# Articolo
+===+
Sostiene Stefano Fassina (vedi il manifesto dell’11 febbraio), e con ottime ragioni, che l’eurozona è sulla rotta del Titanic: l’iceberg è sempre più vicino, l’Unione già è fratturata in più punti. Ma non nascondiamoci che a costruire una nave così malfatta, e a imboccare una rotta così rovinosa, c’è purtroppo la sinistra classica europea, e in prima fila il Pd. Anche per questo abbiamo scelto Alexis Tsipras come punto di riferimento e imbarcazione alternativa. Il suo giudizio su socialdemocratici e socialisti europei è molto severo, e per parte mia lo condivido.

A partire dalla metà degli anni ‘90, la loro rotta è stata precisamente quella che ci ha portato a sbattere contro l’iceberg. Non dimentichiamo poi che Tony Blair ha fatto di tutto per sfasciare quel poco di unione che c’era in Europa. Ha lavorato contro ogni proposta federale nella Convenzione che negoziò il Trattato di Lisbona; ha sistematicamente difeso la rinazionalizzazione delle politiche comunitarie; ha contribuito in larga misura al ritorno della vecchia balance of powers nel continente: a quell’equilibrio fra sovranità nazionali assolute che lo precipitò nel ‘900 in due guerre mondiali e contro cui si scaglia, da anni, Jürgen Habermas. È questa balance of powers ad aver creato un predominio tedesco del tutto esorbitante, non una qualche malefica natura della Germania.

La linea Blair è oggi vincente nell’Unione, ed è distruttiva al massimo grado. Lo è anche per quanto riguarda la storia della sinistra: il patrimonio della sinistra era ed è ancora la battaglia per l’uguaglianza sociale e il bene pubblico, e Blair l’ha polverizzato, dando vita a quella che Marco Revelli chiamò, sin dal 1996, la funesta rivalità fra «Due Destre». È all’elettorato in rivolta contro quest’involuzione che si rivolge la Lista Tsipras, oltre che a tutti gli europeisti insubordinati che – lo dicono i sondaggi – sono in Italia una grande maggioranza, presente in varie formazioni politiche, in iniziative e comitati cittadini, in gran parte dell’astensionismo. Per inciso, ricordo qui che Tony Blair resta ancor oggi, nonostante le devastazioni che ha lasciato in eredità, il modello principale cui Matteo Renzi promette di attenersi. L’involuzione del Pd, con Renzi, non subisce battute d’arresto.
+===+
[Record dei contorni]
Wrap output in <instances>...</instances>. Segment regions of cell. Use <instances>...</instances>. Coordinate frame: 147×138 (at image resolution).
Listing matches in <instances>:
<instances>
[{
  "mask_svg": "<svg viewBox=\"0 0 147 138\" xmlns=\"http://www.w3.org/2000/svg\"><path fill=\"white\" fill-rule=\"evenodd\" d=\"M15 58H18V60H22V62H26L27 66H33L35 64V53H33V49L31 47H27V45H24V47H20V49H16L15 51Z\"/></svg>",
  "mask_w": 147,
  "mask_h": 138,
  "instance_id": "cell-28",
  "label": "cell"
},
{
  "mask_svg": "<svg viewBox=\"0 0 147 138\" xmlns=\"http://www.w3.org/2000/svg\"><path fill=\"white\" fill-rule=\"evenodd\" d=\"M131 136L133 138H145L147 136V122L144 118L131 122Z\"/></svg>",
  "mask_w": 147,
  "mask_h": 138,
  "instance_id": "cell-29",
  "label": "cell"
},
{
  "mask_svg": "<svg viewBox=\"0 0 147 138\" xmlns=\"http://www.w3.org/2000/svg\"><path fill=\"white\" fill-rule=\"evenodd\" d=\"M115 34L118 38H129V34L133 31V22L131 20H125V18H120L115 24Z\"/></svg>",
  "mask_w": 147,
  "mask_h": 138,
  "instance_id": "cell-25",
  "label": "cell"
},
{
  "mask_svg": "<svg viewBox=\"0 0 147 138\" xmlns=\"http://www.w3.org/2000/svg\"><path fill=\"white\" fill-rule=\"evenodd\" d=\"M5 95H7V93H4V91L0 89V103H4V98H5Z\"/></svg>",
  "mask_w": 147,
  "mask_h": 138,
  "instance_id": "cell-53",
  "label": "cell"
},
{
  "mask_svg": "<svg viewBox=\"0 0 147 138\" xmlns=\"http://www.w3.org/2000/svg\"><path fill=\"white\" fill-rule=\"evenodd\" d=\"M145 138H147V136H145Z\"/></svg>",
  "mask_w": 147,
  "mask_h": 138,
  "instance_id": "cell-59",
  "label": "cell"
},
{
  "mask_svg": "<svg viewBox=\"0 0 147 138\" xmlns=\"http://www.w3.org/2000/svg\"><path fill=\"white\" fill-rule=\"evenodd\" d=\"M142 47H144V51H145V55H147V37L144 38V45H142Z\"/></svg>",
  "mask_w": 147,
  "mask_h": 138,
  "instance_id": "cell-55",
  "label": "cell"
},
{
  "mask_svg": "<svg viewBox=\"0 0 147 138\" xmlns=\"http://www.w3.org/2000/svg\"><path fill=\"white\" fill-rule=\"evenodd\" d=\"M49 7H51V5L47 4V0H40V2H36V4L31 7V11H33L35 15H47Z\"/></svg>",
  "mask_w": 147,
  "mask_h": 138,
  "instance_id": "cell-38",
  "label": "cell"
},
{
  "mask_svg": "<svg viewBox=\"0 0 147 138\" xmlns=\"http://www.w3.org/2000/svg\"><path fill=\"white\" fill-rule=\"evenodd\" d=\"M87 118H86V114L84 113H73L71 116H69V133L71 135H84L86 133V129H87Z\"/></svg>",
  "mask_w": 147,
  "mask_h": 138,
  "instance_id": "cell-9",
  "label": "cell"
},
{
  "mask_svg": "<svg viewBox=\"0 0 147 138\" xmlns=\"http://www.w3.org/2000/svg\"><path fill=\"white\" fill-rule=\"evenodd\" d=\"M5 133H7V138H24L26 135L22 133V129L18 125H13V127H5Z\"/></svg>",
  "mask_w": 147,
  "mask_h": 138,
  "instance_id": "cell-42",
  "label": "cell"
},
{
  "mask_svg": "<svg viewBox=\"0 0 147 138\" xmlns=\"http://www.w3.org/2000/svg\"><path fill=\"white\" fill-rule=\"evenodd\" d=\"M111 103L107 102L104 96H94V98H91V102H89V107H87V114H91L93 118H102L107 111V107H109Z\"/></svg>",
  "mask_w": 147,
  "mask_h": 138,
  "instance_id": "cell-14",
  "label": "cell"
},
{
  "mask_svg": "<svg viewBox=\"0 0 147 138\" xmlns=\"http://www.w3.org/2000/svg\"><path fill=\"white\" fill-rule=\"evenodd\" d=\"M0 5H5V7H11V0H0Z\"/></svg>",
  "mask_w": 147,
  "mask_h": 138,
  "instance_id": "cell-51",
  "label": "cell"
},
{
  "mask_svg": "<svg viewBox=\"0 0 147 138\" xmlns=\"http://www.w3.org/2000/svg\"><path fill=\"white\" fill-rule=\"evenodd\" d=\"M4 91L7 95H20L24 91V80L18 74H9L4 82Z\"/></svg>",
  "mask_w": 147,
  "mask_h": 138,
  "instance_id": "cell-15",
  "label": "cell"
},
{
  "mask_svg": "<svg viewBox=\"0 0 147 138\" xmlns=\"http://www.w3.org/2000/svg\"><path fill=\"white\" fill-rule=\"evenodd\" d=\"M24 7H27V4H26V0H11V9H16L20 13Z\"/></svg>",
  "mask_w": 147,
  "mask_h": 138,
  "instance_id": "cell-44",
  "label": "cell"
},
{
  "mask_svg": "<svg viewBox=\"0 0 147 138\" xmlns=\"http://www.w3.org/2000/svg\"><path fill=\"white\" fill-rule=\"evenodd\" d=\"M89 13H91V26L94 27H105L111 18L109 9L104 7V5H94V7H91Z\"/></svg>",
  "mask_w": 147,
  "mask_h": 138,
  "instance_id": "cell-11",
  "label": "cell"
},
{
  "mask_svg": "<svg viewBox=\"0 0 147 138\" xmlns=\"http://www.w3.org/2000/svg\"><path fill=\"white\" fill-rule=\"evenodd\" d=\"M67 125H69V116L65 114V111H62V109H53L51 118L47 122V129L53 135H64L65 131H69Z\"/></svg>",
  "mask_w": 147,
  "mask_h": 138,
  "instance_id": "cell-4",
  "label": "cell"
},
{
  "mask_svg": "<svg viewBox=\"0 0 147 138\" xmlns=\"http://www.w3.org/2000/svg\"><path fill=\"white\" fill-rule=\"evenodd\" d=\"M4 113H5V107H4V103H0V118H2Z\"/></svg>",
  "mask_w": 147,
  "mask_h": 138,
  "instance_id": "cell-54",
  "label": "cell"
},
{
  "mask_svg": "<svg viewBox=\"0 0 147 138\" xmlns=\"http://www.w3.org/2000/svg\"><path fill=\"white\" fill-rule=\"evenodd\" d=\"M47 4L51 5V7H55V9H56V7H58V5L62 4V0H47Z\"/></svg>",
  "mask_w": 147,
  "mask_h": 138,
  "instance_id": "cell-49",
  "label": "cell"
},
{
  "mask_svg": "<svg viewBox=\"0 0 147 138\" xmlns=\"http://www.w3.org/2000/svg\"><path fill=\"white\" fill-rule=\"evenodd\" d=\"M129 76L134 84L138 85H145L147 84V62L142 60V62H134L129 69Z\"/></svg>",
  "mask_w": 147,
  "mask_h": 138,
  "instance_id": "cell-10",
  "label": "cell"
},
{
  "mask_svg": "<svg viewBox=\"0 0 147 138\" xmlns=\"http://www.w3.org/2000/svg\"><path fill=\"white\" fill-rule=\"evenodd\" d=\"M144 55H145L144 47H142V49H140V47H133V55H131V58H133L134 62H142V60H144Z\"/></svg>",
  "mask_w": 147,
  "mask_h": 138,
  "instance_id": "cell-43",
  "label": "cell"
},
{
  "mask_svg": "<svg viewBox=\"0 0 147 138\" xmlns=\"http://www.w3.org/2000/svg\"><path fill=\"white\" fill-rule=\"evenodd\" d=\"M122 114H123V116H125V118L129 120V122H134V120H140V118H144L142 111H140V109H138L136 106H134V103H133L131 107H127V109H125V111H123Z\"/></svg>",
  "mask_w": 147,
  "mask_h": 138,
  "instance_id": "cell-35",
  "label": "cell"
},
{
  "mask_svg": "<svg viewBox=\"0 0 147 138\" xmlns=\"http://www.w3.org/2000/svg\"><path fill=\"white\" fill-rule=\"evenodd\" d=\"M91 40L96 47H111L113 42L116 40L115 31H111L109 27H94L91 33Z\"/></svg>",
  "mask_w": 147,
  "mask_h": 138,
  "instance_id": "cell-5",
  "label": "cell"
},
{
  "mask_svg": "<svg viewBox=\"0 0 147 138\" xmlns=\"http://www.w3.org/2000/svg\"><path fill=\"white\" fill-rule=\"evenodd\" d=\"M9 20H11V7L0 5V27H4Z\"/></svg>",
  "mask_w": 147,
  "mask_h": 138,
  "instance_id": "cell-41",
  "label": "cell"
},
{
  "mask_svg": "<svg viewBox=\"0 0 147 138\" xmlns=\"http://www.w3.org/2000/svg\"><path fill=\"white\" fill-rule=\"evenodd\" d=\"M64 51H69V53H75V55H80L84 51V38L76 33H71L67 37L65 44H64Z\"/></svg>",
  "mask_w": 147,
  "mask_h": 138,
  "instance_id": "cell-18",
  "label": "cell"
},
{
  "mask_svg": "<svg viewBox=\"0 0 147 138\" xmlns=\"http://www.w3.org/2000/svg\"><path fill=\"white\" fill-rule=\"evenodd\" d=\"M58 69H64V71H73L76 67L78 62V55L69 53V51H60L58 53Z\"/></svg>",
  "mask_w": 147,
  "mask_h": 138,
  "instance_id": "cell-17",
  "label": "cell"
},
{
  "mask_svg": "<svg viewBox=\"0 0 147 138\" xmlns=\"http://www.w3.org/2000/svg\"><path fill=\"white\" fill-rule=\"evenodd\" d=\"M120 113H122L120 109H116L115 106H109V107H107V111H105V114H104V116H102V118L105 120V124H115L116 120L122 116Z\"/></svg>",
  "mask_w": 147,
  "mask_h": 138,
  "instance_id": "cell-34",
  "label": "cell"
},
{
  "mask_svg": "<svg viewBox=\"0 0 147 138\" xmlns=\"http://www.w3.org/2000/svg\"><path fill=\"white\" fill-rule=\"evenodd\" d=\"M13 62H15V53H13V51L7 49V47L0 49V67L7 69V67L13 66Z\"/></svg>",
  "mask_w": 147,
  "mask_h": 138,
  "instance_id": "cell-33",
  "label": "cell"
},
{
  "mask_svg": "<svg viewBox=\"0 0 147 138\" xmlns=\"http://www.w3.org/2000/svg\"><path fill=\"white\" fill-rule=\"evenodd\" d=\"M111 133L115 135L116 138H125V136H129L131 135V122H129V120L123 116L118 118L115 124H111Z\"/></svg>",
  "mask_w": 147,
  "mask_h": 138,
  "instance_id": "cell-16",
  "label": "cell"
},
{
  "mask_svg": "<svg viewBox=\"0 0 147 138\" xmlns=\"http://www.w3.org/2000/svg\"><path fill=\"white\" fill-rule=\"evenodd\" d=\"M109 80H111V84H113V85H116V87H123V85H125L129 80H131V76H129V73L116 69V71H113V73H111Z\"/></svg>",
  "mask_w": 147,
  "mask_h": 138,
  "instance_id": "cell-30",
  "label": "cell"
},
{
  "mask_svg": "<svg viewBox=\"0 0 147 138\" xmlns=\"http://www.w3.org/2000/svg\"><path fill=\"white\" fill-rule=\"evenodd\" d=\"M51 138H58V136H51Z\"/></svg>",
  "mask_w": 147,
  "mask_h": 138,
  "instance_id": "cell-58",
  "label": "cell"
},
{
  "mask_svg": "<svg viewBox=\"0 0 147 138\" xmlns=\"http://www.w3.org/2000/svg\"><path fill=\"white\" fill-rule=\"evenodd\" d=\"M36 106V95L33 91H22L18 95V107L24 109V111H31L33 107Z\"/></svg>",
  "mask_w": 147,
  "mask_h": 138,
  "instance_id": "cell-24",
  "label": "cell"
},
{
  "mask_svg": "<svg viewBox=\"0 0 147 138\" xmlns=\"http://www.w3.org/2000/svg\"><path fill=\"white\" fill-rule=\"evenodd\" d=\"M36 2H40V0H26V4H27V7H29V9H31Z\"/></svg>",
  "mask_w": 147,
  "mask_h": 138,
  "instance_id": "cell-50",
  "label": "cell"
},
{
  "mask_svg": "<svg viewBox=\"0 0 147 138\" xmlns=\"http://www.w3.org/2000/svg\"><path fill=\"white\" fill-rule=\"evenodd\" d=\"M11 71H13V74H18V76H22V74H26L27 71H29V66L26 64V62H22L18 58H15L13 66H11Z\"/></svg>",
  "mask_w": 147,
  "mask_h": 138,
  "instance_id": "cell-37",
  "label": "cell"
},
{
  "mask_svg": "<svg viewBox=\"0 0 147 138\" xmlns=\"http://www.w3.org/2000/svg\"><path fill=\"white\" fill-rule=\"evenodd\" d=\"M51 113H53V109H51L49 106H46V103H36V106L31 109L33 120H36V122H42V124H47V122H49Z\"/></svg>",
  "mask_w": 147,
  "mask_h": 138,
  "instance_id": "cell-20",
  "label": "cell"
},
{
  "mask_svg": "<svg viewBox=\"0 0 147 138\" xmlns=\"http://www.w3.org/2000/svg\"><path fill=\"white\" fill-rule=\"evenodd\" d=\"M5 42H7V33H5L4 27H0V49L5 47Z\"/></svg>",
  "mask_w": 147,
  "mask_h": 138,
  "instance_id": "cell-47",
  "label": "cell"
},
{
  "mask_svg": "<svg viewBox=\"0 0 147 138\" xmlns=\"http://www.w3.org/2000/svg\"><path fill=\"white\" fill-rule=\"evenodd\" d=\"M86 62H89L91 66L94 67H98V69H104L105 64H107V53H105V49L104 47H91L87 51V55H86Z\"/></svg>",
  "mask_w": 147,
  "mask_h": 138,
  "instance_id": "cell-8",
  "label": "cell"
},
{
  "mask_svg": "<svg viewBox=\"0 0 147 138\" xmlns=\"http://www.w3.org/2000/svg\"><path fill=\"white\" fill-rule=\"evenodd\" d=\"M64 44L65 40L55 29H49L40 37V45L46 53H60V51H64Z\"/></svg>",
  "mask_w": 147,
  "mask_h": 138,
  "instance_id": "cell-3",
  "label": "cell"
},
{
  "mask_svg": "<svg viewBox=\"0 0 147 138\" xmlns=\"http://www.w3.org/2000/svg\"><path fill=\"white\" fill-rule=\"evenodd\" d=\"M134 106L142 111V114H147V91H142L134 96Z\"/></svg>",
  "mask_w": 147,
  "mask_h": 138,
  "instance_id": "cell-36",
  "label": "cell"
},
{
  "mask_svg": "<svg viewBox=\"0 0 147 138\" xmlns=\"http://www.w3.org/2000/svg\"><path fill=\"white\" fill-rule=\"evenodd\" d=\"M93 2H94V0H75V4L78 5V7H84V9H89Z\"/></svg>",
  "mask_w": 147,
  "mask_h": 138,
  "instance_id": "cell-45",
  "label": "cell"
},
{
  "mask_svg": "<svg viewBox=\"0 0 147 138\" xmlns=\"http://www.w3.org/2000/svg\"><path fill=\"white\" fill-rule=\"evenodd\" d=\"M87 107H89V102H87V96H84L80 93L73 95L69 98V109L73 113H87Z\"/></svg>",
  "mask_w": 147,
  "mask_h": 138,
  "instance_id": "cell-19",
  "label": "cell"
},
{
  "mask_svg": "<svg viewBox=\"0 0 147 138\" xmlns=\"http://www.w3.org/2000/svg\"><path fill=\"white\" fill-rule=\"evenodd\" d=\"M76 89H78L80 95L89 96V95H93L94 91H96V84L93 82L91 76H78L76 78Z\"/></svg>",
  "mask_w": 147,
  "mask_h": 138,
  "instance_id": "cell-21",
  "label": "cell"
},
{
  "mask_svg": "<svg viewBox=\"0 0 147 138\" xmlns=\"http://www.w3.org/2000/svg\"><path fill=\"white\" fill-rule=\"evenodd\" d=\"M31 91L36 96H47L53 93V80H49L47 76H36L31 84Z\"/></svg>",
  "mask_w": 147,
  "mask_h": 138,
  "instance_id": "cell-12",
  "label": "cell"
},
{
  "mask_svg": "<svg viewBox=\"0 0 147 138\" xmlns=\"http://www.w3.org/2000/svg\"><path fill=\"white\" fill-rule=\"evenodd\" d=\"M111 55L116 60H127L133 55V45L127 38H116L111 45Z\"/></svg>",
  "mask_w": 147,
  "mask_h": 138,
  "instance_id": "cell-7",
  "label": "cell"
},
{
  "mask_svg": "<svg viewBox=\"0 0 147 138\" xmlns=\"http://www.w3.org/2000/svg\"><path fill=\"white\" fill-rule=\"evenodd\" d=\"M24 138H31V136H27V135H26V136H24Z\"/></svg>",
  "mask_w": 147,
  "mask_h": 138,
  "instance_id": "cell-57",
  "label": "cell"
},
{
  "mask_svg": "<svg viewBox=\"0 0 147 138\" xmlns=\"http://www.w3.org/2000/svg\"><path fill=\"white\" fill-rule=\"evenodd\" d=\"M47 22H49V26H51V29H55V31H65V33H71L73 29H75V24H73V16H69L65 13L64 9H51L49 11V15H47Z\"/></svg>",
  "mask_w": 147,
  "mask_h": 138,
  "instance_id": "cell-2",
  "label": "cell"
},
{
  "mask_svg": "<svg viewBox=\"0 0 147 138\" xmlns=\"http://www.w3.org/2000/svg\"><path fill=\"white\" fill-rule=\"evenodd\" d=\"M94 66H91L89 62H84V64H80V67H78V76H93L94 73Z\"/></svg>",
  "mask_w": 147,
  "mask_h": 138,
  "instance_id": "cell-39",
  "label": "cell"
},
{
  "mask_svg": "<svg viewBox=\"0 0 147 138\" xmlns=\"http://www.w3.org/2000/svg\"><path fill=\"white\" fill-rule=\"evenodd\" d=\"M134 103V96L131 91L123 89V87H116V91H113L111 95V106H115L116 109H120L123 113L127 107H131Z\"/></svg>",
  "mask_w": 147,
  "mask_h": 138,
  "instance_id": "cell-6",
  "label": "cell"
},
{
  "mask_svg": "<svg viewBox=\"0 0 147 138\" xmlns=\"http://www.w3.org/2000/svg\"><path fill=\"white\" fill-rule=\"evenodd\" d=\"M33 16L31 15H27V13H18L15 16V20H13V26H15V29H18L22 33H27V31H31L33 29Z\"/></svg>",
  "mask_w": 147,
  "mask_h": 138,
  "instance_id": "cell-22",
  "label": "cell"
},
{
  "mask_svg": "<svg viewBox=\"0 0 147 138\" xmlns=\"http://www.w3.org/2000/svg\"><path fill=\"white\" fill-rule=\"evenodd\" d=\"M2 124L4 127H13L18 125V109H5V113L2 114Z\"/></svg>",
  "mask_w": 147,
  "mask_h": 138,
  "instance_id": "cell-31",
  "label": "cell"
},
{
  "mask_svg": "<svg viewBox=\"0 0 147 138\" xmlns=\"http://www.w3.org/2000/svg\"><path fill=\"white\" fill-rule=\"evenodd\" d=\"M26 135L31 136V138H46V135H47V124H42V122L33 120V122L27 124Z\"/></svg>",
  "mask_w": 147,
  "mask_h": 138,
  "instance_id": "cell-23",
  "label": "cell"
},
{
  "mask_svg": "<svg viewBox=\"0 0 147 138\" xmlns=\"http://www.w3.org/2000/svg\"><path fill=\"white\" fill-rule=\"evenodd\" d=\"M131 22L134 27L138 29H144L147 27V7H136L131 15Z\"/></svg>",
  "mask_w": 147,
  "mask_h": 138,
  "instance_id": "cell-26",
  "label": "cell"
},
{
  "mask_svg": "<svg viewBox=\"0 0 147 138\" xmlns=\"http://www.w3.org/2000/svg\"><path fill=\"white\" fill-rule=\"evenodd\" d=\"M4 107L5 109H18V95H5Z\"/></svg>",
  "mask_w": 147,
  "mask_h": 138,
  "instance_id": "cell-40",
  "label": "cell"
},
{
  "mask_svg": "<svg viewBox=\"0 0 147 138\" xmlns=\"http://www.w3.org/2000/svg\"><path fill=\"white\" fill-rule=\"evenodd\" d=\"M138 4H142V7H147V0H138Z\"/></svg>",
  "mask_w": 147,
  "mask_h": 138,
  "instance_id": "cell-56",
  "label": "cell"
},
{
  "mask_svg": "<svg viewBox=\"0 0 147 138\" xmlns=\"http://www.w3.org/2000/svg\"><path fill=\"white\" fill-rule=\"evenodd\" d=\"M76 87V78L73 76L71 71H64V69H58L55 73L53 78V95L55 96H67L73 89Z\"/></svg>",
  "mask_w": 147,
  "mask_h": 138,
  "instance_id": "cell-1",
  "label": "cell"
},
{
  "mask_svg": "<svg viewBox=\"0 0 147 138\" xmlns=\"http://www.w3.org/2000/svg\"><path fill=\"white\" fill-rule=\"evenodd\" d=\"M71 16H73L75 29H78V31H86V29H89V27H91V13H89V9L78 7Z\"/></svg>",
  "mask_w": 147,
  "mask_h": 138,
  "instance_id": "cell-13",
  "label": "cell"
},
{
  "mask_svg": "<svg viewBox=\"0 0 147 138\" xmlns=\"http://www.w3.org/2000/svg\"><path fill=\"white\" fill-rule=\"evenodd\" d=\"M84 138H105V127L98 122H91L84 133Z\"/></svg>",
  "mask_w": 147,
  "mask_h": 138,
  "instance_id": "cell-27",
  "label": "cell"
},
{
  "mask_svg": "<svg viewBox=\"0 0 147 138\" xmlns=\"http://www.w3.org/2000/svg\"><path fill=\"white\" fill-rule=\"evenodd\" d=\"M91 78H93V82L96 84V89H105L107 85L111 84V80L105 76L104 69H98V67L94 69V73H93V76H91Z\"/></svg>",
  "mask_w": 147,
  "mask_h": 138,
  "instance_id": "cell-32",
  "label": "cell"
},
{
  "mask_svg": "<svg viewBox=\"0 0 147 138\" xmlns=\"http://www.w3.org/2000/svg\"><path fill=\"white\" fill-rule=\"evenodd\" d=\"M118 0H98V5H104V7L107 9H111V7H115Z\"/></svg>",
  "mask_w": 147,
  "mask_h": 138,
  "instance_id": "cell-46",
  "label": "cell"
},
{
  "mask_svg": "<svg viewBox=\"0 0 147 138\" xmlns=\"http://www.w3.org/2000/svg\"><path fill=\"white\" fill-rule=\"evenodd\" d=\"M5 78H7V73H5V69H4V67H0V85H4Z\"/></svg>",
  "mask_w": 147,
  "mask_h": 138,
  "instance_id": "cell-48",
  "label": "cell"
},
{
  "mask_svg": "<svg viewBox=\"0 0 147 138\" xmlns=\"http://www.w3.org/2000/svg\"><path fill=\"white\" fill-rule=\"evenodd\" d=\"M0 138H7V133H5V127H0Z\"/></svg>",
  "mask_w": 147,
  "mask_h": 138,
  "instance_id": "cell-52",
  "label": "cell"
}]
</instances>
+===+
# Da fare
Rispondi a queste domande sull'articolo:
1. Chi è stato scelto come punto di riferimento e imbarcazione alternativa?
2. Contro quale equilibrio si scaglia da anni Jürgen Habermas?
3. Da quale anno Marco Revelli parla della rivalità fra «Due Destre»?

# Soluzione
1. Alexis Tsipras.
2. Contro la vecchia balance of powers, cioè l'equilibrio fra sovranità nazionali assolute.
3. Dal 1996.